— Data supplied —
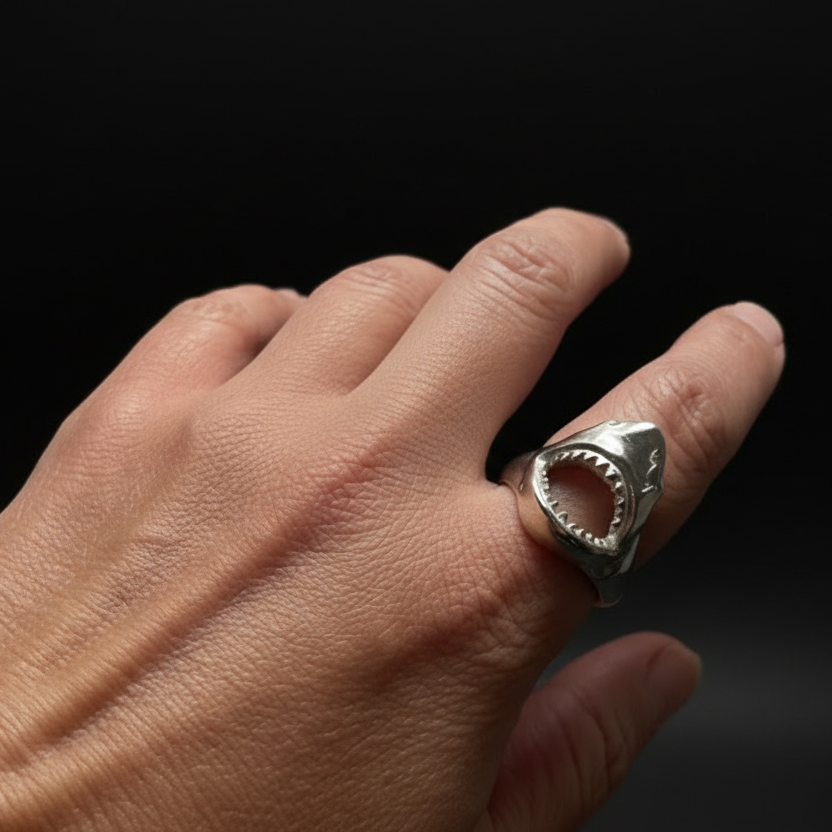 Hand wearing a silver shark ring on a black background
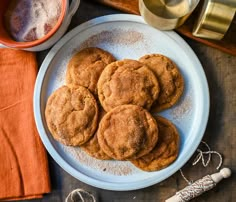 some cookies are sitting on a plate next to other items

* * *

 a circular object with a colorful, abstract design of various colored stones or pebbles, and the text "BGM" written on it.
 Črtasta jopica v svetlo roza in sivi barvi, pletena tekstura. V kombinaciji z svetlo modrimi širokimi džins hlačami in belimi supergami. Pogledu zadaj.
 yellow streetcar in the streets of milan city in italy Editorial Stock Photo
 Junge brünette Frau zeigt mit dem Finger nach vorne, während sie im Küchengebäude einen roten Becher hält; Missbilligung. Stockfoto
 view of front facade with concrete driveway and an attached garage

==

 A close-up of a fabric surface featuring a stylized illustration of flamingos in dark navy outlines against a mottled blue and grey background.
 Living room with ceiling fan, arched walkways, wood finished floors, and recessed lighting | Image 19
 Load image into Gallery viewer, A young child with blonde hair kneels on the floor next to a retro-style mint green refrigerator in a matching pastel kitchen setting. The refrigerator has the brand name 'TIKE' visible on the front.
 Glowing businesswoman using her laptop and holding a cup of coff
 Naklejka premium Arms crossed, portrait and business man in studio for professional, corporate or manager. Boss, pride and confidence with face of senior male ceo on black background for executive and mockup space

— What this task involves —
Your answer should be the exact lines above from the one containing "Hand wearing a" through the one containing "some cookies are", with both end lines kept and the pictures removed, please.

— Answer for this exercise —
 Hand wearing a silver shark ring on a black background
 some cookies are sitting on a plate next to other items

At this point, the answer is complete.